▶ _Selected text_:
begin

The keyword in my comment was "all". There are types of cheesecake baked in pie crust but it is far from all cheesecakes. Certainly far enough from far to be posing the original question.


I read such a statement from Andras Kovacs re: compilers https://www.reddit.com/r/haskell/comments/gok70o/simple_hask...

One needs different allocation strategies for immutable (and strict/lazy) languages.


Rust is probably close to a good idea: have the programmer give directions as to the lifetime/behavior of the data and allocated memory, rather than having to guess.

Compilers might be able to do some of that, but at least the standard libraries should be able to do the hints, and almost all dynamic allocations on day-to-day code uses dynamic structures in standard libraries like hashmaps and variable-length lists/vectors/arrays.


This problem hit the Ruby community hard about 5 years ago.

Basically everyone uses jemalloc or tcmalloc in production in the Ruby community nowadays. What frustrates me is the malloc community's sort of blase reaction along the lines of "there's no bug, this is expected behavior".

end

▶ _Dataset_:
begin

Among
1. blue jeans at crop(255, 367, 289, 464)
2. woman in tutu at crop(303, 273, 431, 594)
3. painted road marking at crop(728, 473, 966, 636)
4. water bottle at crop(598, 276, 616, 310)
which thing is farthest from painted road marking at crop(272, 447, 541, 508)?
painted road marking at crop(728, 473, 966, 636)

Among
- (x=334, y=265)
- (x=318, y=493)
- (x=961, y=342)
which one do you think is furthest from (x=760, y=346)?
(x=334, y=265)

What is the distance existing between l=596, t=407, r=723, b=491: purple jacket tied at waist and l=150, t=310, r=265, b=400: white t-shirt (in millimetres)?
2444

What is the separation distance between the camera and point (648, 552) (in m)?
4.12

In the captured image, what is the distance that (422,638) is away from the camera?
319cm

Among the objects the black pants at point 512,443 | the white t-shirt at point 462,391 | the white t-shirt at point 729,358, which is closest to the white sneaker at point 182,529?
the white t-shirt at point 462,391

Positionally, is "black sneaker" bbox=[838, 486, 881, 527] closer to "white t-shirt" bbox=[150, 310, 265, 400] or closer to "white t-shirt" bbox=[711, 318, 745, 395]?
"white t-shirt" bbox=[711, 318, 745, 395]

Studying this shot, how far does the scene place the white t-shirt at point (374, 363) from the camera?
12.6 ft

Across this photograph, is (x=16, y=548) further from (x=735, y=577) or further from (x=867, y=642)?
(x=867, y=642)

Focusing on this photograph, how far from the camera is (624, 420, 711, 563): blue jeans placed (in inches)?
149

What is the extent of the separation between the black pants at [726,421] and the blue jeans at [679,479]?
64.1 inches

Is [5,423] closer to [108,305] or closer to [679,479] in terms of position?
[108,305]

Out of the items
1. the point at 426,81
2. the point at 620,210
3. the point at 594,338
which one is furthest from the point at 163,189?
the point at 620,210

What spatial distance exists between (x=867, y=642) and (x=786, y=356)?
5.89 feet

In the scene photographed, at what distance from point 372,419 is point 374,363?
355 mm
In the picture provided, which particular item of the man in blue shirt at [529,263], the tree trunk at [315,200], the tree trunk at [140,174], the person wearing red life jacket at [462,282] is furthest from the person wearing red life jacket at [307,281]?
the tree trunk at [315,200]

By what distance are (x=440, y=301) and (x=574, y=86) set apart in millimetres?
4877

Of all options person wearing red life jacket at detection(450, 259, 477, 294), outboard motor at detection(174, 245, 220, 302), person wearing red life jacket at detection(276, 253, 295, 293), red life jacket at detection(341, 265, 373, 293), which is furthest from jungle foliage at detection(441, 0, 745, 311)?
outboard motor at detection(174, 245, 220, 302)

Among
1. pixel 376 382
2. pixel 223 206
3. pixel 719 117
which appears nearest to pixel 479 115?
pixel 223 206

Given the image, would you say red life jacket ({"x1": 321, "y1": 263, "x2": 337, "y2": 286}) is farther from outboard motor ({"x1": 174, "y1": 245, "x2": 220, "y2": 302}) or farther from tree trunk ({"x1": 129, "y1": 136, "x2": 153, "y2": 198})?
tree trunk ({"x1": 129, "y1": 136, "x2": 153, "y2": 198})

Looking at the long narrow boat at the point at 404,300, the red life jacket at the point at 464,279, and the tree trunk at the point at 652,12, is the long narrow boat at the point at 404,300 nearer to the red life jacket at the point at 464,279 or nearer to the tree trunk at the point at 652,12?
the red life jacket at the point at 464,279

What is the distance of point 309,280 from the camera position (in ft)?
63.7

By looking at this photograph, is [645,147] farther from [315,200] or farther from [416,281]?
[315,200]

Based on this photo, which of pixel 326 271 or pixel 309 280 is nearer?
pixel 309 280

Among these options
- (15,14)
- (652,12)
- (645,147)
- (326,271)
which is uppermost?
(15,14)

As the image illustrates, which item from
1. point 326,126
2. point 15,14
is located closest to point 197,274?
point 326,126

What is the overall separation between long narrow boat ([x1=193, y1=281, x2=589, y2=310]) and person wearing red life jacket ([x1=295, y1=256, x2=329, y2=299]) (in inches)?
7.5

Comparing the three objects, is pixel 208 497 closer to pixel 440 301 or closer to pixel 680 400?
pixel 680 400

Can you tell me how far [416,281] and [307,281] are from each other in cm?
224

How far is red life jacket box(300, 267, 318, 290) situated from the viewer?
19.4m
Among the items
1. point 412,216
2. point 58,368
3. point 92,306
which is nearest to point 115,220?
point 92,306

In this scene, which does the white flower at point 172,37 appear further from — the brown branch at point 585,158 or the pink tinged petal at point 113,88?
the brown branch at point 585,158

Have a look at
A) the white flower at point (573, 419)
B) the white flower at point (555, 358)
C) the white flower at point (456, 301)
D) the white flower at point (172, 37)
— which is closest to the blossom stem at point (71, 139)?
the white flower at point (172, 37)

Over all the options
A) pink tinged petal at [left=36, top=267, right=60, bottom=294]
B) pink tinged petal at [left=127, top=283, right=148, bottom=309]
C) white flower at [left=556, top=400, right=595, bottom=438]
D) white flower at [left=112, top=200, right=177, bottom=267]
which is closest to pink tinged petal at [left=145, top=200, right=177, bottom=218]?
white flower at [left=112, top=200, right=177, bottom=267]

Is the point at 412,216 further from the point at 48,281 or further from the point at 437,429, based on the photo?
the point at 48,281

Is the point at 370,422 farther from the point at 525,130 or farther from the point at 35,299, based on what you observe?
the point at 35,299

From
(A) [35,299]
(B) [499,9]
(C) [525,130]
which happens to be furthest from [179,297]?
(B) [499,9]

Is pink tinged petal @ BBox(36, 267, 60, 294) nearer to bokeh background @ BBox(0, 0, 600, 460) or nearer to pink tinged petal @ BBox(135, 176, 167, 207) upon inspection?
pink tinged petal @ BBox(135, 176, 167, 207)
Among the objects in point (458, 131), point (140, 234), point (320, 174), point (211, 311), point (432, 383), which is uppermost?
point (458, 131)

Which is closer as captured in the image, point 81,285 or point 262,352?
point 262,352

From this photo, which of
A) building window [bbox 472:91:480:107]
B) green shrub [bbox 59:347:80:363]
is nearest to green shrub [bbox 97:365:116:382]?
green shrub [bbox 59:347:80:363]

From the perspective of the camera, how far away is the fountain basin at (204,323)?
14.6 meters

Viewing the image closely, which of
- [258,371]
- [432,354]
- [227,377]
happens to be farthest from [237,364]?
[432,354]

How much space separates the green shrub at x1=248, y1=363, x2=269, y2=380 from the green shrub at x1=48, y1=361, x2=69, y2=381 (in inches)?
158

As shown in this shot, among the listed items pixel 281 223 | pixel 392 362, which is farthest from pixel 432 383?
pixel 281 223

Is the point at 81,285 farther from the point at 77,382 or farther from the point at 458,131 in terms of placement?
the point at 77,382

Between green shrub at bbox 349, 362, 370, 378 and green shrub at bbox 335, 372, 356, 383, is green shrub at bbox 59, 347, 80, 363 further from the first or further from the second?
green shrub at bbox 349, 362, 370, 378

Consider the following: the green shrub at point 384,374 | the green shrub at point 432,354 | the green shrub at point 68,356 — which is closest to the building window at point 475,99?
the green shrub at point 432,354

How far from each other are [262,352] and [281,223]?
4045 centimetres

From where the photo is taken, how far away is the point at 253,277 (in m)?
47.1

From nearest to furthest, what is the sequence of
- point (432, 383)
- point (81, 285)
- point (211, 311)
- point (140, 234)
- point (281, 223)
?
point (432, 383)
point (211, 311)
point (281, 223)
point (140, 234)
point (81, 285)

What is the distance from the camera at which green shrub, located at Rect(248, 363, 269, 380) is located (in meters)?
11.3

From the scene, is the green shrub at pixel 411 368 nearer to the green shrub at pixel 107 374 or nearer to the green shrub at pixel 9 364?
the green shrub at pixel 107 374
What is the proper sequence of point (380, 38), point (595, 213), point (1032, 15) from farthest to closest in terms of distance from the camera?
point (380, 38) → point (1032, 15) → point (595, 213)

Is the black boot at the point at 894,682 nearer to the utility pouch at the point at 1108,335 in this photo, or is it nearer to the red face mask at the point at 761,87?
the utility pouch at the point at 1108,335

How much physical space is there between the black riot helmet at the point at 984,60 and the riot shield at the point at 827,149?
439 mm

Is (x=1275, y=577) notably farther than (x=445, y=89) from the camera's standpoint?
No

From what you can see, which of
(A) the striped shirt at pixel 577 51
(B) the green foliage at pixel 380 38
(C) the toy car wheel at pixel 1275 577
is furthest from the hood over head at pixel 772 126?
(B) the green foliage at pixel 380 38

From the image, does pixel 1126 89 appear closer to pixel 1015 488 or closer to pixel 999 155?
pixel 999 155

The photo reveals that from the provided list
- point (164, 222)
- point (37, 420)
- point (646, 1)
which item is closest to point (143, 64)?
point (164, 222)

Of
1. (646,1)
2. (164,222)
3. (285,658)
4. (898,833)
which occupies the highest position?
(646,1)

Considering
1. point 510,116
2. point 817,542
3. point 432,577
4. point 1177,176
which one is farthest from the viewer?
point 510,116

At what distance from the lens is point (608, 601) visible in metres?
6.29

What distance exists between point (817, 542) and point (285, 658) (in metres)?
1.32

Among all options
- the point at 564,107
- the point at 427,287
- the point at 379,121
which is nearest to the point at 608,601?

end

▶ _Tasks to carry out_:
1 > According to the forum thread, which memory allocators does nearly everyone in the Ruby community now use in production?
2 > Filter the entries down to every line that contains the string "happens". Treat uppercase and lowercase letters as different.
The entries have no connection to the forum thread.

▶ _Results for each task_:
1 > jemalloc or tcmalloc

2 >
which happens to be furthest from [179,297]?
happens to be farthest from [237,364]?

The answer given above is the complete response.